[Quoted passage]:
- - - - -
Jobs API#
Handle#
get_job_api#
Project.get_job_api()
Get the job API for the project.
Returns
JobApi
: The Job Api handle
Configuration#
get_configuration#
JobApi.get_configuration(type)
Get configuration for the specific job type.
Arguments
- type
str
: Type of the job. Currently, supported types include: SPARK, PYSPARK, PYTHON, DOCKER, FLINK.
Returns
dict
: Default job configuration
Raises
RestAPIError
: If unable to get the job configuration
JobConfiguration#
hopsworks_common.core.job_configuration.JobConfiguration(
driver_memory=2048,
driver_cores=1,
executor_memory=4096,
executor_cores=1,
executor_instances=1,
dynamic_allocation=True,
dynamic_min_executors=1,
dynamic_max_executors=2,
environment_name="spark-feature-pipeline",
**kwargs
)
Creation#
create_job#
JobApi.create_job(name, config)
Create a new job or update an existing one.
import hopsworks
project = hopsworks.login()
job_api = project.get_job_api()
spark_config = job_api.get_configuration("PYSPARK")
spark_config['appPath'] = "/Resources/my_app.py"
job = job_api.create_job("my_spark_job", spark_config)
- name
str
: Name of the job. - config
dict
: Configuration of the job.
Returns
Job
: The Job object
Raises
RestAPIError
: If unable to create the job
Retrieval#
get_job#
JobApi.get_job(name)
Get a job.
Arguments
- name
str
: Name of the job.
Returns
Job
: The Job object
Raises
RestAPIError
: If unable to get the job
get_jobs#
JobApi.get_jobs()
Get all jobs.
Returns
List[Job]
: List of Job objects
Raises
RestAPIError
: If unable to get the jobs
Properties#
config#
Configuration for the job
creation_time#
Date of creation for the job
creator#
Creator of the job
executions#
href#
id#
Id of the job
job_schedule#
Return the Job schedule
job_type#
Type of the job
name#
Name of the job
Methods#
delete#
Job.delete()
Delete the job
Potentially dangerous operation
This operation deletes the job and all executions.
Raises
RestAPIError
.
get_executions#
Job.get_executions()
Retrieves all executions for the job ordered by submission time.
Returns
List[Execution]
Raises
RestAPIError
in case the backend fails to retrieve executions.
get_final_state#
Job.get_final_state()
Get the final state of the job.
Returns
final_state
. Final state of the job, which can be one of the following: UNDEFINED
, FINISHED
, FAILED
, KILLED
, FRAMEWORK_FAILURE
, APP_MASTER_START_FAILED
, INITIALIZATION_FAILED
. UNDEFINED
indicates that the job is still running.
get_state#
Job.get_state()
Get the state of the job.
Returns
state
. Current state of the job, which can be one of the following: INITIALIZING
, INITIALIZATION_FAILED
, FINISHED
, RUNNING
, ACCEPTED
, FAILED
, KILLED
, NEW
, NEW_SAVING
, SUBMITTED
, AGGREGATING_LOGS
, FRAMEWORK_FAILURE
, STARTING_APP_MASTER
, APP_MASTER_START_FAILED
, GENERATING_SECURITY_MATERIAL
, CONVERTING_NOTEBOOK
. If no executions are found for the job, a warning is raised and it returns UNDEFINED
.
get_url#
Job.get_url()
pause_schedule#
Job.pause_schedule()
- - - - -
[Given instruction a]: Rewrite the paragraph of the Jobs API page beginning "Get the final state of the job." as a short bulleted list that keeps its main facts.
The Jobs API page and the listing after it are separate material.
- - - - -
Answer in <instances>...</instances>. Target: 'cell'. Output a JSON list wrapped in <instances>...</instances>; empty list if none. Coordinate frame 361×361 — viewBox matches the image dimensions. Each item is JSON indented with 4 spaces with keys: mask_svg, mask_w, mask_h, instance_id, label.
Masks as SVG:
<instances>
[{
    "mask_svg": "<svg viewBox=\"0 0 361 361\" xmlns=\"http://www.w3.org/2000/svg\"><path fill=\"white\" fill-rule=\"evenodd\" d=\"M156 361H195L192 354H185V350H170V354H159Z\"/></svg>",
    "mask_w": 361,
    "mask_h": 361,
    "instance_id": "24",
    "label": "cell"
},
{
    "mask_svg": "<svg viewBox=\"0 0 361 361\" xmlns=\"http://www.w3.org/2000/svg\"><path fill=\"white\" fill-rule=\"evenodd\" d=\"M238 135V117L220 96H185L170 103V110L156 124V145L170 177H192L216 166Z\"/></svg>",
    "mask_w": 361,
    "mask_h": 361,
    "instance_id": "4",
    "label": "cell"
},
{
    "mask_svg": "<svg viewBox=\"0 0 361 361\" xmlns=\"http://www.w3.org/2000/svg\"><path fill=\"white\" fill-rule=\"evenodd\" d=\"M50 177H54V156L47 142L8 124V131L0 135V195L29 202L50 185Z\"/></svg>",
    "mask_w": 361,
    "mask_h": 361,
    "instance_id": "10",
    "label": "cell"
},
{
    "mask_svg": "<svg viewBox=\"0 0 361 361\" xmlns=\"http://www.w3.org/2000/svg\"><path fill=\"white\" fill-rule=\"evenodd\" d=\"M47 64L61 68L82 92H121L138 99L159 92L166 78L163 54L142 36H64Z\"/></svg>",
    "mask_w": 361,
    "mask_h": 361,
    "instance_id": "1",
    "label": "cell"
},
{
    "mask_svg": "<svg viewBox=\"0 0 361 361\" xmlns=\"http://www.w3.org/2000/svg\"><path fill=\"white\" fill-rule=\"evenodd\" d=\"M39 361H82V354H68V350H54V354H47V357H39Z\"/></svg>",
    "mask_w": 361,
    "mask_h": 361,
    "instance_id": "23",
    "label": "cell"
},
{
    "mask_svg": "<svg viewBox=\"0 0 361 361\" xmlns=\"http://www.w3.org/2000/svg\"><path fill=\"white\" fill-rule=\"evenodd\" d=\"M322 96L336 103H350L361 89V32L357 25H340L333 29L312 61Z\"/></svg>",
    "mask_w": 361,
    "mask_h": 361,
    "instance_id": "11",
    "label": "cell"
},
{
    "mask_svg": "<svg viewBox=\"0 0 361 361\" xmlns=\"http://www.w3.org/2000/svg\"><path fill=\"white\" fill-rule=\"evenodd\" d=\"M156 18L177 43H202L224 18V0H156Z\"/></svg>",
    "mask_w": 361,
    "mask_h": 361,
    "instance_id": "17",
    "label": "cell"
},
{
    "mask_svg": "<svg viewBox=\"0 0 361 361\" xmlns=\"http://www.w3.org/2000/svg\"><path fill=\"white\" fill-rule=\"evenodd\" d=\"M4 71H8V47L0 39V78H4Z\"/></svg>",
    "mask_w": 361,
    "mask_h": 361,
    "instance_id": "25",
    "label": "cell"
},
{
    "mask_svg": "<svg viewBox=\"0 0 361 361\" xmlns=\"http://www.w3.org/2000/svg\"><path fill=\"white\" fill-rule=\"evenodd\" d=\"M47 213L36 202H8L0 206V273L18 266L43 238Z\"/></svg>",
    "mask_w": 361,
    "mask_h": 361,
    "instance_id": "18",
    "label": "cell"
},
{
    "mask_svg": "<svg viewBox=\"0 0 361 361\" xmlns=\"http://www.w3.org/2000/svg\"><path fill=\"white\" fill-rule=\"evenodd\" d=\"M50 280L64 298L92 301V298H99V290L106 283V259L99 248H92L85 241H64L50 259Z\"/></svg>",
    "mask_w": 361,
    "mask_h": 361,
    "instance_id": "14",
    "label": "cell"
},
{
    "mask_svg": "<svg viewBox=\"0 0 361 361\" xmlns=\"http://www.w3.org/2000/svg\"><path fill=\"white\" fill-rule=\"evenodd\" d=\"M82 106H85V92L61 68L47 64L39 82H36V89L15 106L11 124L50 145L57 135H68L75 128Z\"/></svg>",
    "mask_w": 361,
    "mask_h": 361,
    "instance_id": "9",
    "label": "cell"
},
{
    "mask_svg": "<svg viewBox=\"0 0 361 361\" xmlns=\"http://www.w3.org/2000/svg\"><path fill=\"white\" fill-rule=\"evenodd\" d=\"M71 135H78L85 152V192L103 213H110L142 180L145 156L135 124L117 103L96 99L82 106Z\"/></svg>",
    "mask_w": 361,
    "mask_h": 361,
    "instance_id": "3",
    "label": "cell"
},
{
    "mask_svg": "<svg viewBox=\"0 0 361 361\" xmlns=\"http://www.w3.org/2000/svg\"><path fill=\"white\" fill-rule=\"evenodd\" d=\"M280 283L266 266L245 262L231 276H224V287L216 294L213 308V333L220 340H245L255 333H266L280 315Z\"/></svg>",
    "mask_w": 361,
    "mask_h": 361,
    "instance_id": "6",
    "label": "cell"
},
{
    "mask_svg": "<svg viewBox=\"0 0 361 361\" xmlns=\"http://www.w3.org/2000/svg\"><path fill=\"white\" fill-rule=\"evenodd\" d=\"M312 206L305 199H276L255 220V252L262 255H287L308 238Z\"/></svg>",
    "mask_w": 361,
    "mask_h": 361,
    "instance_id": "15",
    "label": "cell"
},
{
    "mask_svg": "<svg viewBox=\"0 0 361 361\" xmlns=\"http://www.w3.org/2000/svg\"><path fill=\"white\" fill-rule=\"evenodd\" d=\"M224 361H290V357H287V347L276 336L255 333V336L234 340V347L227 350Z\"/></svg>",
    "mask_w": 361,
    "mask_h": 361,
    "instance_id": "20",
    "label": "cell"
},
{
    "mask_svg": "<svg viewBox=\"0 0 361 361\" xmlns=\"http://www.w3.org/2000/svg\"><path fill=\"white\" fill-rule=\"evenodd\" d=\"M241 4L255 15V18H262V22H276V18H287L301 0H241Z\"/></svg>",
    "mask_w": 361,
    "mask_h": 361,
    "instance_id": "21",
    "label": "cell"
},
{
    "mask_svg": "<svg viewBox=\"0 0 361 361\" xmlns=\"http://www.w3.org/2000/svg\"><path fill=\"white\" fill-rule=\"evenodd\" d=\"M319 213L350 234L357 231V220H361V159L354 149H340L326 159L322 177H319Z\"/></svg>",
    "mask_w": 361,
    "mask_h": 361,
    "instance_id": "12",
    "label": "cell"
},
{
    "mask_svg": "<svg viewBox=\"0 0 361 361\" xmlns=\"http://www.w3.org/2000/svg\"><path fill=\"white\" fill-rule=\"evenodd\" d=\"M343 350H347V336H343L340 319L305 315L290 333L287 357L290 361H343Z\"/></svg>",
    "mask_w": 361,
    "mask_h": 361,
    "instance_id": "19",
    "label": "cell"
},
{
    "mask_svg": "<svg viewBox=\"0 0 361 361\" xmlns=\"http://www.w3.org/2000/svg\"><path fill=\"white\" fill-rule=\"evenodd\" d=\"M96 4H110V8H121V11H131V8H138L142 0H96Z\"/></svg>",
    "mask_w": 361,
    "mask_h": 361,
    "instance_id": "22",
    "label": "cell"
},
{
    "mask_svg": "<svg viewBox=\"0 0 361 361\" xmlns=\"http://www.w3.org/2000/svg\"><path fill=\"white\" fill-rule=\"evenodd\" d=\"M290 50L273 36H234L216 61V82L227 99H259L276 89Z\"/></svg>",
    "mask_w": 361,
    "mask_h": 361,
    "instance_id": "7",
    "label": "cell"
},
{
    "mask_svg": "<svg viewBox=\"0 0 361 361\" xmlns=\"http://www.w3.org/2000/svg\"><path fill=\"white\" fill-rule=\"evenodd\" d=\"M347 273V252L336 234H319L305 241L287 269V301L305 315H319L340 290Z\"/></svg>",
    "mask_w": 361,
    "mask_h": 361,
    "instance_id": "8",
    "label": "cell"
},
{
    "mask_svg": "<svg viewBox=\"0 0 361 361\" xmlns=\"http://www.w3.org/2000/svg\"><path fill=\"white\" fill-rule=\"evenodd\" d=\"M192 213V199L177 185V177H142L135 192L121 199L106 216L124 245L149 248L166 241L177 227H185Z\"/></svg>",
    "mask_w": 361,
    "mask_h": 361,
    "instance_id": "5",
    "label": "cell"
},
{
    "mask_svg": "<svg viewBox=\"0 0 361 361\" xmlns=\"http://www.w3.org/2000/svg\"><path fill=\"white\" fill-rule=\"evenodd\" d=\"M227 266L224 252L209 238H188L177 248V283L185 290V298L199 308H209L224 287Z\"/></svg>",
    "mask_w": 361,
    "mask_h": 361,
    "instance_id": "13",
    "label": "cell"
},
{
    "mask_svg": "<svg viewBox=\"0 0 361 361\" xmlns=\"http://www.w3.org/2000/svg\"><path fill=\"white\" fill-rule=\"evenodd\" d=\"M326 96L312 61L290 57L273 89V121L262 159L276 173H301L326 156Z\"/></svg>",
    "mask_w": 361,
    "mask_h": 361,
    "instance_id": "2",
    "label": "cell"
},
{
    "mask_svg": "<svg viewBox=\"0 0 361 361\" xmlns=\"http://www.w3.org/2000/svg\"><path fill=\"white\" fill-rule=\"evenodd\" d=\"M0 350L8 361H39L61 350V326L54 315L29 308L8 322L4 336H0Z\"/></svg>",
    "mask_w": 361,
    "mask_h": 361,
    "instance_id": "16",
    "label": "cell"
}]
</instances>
- - - - -
[Given instruction b]: Please show every line of the listing that contains the string "instances".

[Written solution a]:
- Job.get_final_state() returns the job's final state.
- Possible values: UNDEFINED, FINISHED, FAILED, KILLED, FRAMEWORK_FAILURE, APP_MASTER_START_FAILED, INITIALIZATION_FAILED.
- UNDEFINED means the job is still running.

[Written solution b]:
Answer in <instances>...</instances>. Target: 'cell'. Output a JSON list wrapped in <instances>...</instances>; empty list if none. Coordinate frame 361×361 — viewBox matches the image dimensions. Each item is JSON indented with 4 spaces with keys: mask_svg, mask_w, mask_h, instance_id, label.
<instances>
</instances>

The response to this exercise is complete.